El fragmento del evangelio de hoy relata dos parábolas a cual más bella. El buen pastor se separa del rebaño en busca de la oveja perdida. Arriesga su labor para salvar a un simple cordero. Nuestro Buen Pastor se afana a asistir a una única persona, si lo precisa ¡qué bondad la de nuestro maestro! ¡que esperanza debe anidar en nuestro interior, al percatarnos de que, si un día nos perdemos, Él saldrá en nuestra búsqueda hasta conseguir salvarnos! Permitidme que os haga una reflexión. Si me estáis leyendo ello significa que pertenecéis al equipo fiel al Señor. Alegraos de ello, pero si por ventura vierais que Dios un día concede ayuda a uno que no es de los nuestros, que algún representante suyo, sacerdote o monitor cristiano, pone todo su interés en alguno que está fuera, no os sintáis ofendidos, no reclaméis su atención, no queráis que os dedique sus desvelos. Observad su bien obrar y alegraos de que su mensaje vaya extendiéndose.

Cuando uno sufre, no cuesta demasiado acompañar en su dolor. Cuando uno está ansioso nos contagia sus preocupaciones y las vivimos, de alguna manera, como nuestras. Lo que cuesta es alegrarse con el triunfo del otro, gozar que sea afortunado. La mujer aquella de la parábola había perdido la moneda que, a parte de su valor intrínseco, se veía acrecentado por ser la que había constituido su dote. Se alegraba ella y esperaba que con ella se alegrasen sus vecinas. El amor a una persona se demuestra más al gozar con sus triunfos y fortunas, que al lamentar sus desgracias. Los ángeles así se comportan, dice el Señor.

La otra parábola, la más larga, la conocida como del hijo pródigo, es uno de los más bellos relatos de la literatura antigua del Medio Oriente. Comúnmente nos fijamos en la actitud del padre que espera, acoge y perdona al que ha sido mal hijo, y no erramos al aprender su enseñanza, pero no podemos ignorar que Jesús ponía el acento en el orgullo y prepotencia del hermano mayor, aquel que se sentía bueno de toda la vida, porque nunca se había alejado de la casa.
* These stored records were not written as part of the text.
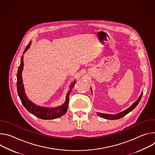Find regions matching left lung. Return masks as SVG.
Returning a JSON list of instances; mask_svg holds the SVG:
<instances>
[{
	"label": "left lung",
	"mask_w": 155,
	"mask_h": 155,
	"mask_svg": "<svg viewBox=\"0 0 155 155\" xmlns=\"http://www.w3.org/2000/svg\"><path fill=\"white\" fill-rule=\"evenodd\" d=\"M142 94L143 93H142V94H140V96L139 97V98L133 104H132L129 108L126 109L124 111L119 113L117 115H108V114H101V113H97V115L101 117H102L104 118L107 119V120H118L120 119L121 118H123V117H124L126 115H127V114H129L130 112H131L132 110H134L135 108V107L138 105V104L139 103L142 96Z\"/></svg>",
	"instance_id": "8db88e82"
}]
</instances>
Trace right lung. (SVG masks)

Este es el proceder de muchos hombres que no aprecian más que en el provecho que se pueda sacar de sus trabajos. Aquel que aporta más dinero, o aumenta con su labor diaria el patrimonio, se cree el mejor, sin pensar que los sentimientos, los buenos sentimientos, son con frecuencia lo de más valor. Muchos padres están más deseosos del amor de sus hijos que de los beneficios que puedan aportar. ¡Cuantos abuelos están deseosos de que cualquier nieto, el que más alejado y desviado haya vivido, venga un día a darle un beso y aprecia el gesto emocionado de quien le tenía olvidado por mucho tiempo como el regalo más preciado. Mucho más que el que le tiene cedida a perpetuidad una habitación de lo que había sido su antigua mansión!